Exercise brief
Find the string "Diagram" in the material. Copy every line that has it.

Data section
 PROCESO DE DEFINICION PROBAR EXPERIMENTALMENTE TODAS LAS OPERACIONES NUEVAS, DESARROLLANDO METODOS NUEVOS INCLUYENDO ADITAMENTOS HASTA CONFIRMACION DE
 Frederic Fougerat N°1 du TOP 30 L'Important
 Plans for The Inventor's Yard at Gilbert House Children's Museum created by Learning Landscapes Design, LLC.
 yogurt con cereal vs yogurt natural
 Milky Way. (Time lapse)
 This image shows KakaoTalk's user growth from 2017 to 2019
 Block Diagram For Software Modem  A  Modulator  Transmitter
==
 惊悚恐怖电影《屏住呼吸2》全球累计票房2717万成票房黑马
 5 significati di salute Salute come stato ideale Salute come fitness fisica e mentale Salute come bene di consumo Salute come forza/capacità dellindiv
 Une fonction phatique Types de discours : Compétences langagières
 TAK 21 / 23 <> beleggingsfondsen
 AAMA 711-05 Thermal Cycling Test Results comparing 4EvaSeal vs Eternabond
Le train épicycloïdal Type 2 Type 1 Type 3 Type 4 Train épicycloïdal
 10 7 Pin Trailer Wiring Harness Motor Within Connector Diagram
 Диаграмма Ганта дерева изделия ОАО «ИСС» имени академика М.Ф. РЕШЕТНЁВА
---
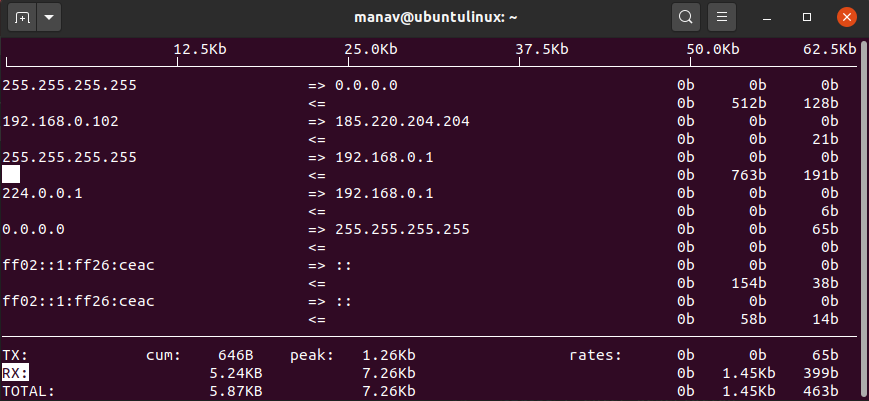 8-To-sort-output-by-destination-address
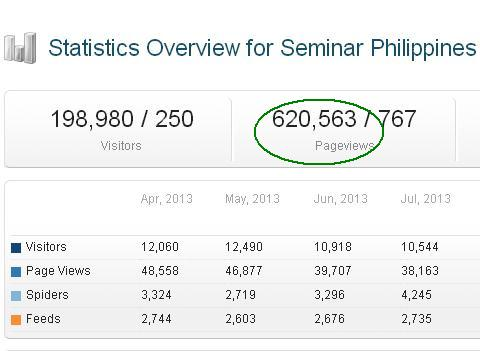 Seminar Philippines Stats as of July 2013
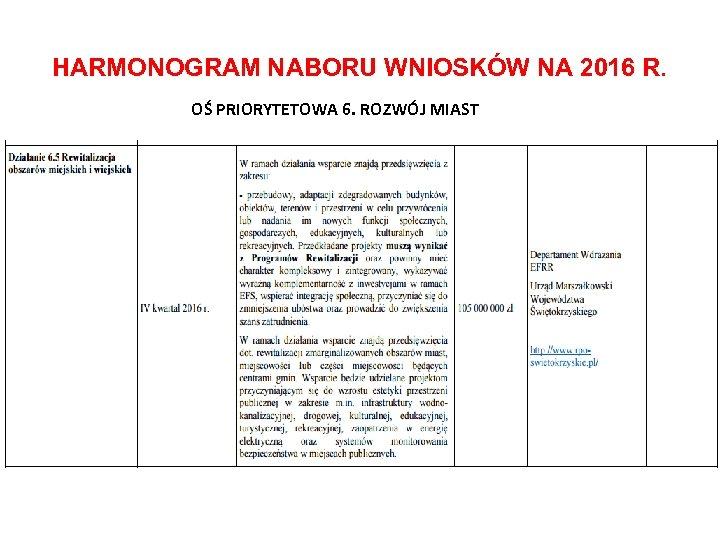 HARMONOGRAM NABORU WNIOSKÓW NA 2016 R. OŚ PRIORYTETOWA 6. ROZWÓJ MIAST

Output below
 Block Diagram For Software Modem  A  Modulator  Transmitter
 10 7 Pin Trailer Wiring Harness Motor Within Connector Diagram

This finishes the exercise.